The central bank digital currency (CBDC) is another type of E-governance. CBDC allow the government to conduct more targeted fiscal operations. CBDC improves credit infrastructure for the monetary arm.

Education and healthcare are two of the most important functions of any government. E-governance enables E-Healthcare services for its citizens, and E-learning allows the state to better facilitate education for its citizens. Some of these platforms have already been developed in Sri Lanka. However, they do not meet global standards.

DSR addresses the digital diplomacy layer as well. Digital diplomacy is a new layer of diplomacy that enables faster, more transparent, and democratic diplomacy mechanisms. For poor countries like Sri Lanka, political affairs are currently offline, opaque, and asymmetrical. Digital governance entails the digitalization of external affairs, the automation of dispute resolution, digitalized international supervision, and so on.

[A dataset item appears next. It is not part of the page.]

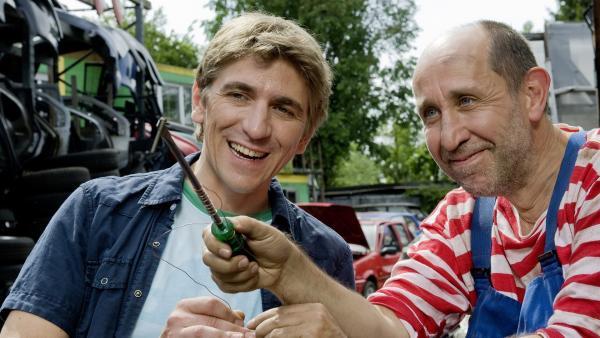 Fritz Fuchs (Guido Hammesfahr) und Mechaniker Stefan (Manfred Möck) freuen sich über den schnell konstruierten Elektromagneten.   Rechte: ZDF/Antje Dittmann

As cyberspace develops, there will be large-scale data transfers, which will raise issues of trust and due diligence. To address such issues, global standards for stakeholders should be established. DSR provides the primary theoretical framework for such a mechanism. Sri Lanka should seize digital dominance if it wants to deepen and advance its diplomatic relations.

Smart Infrastructure

Smart infrastructure is one of the DSR’s most stressed s½egments. A smart infrastructure is made up of a variety of IoT and smart devices that are linked together to provide the best possible flow of information and data. In China, a wide range of IoT applications are already in place, providing solutions to agriculture, industry, and the service sector. These IoT networks increase production productivity while decreasing business flow friction.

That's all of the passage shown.